To investigate the viscoelastic properties of the resulting gels, we performed an amplitude sweep test showing the relationship between the storage modulus and strain amplitudes. Within the linear viscoelastic (LVE) range, gels maintained their storage moduli at constant values independent of increasing strain values. When a certain limit of LVE (limiting strain amplitude (LSA)) was exceeded, the gels showed a transition from linear to nonlinear viscoelastic behavior and the storage values started to decrease under increased strain values (Fig. 4A, S9a†). For all the groups, the limiting strain amplitude of glutaraldehyde crosslinked samples was approximately six times higher than that of self-assembled peptide nanofiber controls. This increase in LSA showed that compared to noncovalent networks, glutaraldehyde crosslinked PA gels can withstand six times higher shear strain. Covalent crosslinking supported the increased resistance to deformation and elasticity of the resulting networks.

Fig. 4 (A) Amplitude sweep test and (B) Self-healing of the gels at pH 7.5.

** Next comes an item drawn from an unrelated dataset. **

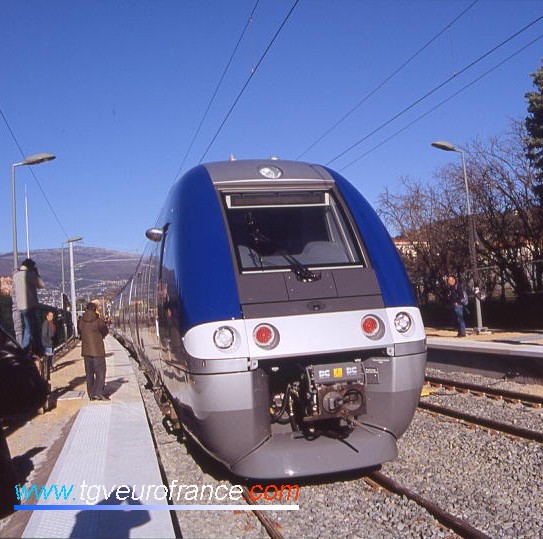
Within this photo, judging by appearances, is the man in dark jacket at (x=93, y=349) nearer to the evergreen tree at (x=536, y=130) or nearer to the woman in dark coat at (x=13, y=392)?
the woman in dark coat at (x=13, y=392)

To investigate the self-healing ability, in other words recovery after high shear loads, we performed a thixotrophic test under increasing strain amplitudes far beyond the linear viscoelastic range up to 1000%. At this range, all noncovalent interactions were expected to be broken to completely deform the network. When the shear load was removed, recovery of the noncovalent bonds was measured. The recovery of the glutaraldehyde crosslinked samples was comparable to their noncovalently self-assembled PA controls and no significant decrease was observed in the self-healing ability of the gels after covalent crosslinking (Fig. 4B, S9b†). After deformation, noncovalent interactions driving the self-assembly of PA molecules were similarly restored both for noncovalently self-assembled PA gels and glutaraldehyde crosslinked PA gels. Therefore, these results indicate that the glutaraldehyde crosslinking increased the mechanical stability of PA gels, support the load bearing capacity and elasticity of the resulting networks, and also as an additional advantage, did not harm the self-healing ability of noncovalent interactions within the self-assembled network.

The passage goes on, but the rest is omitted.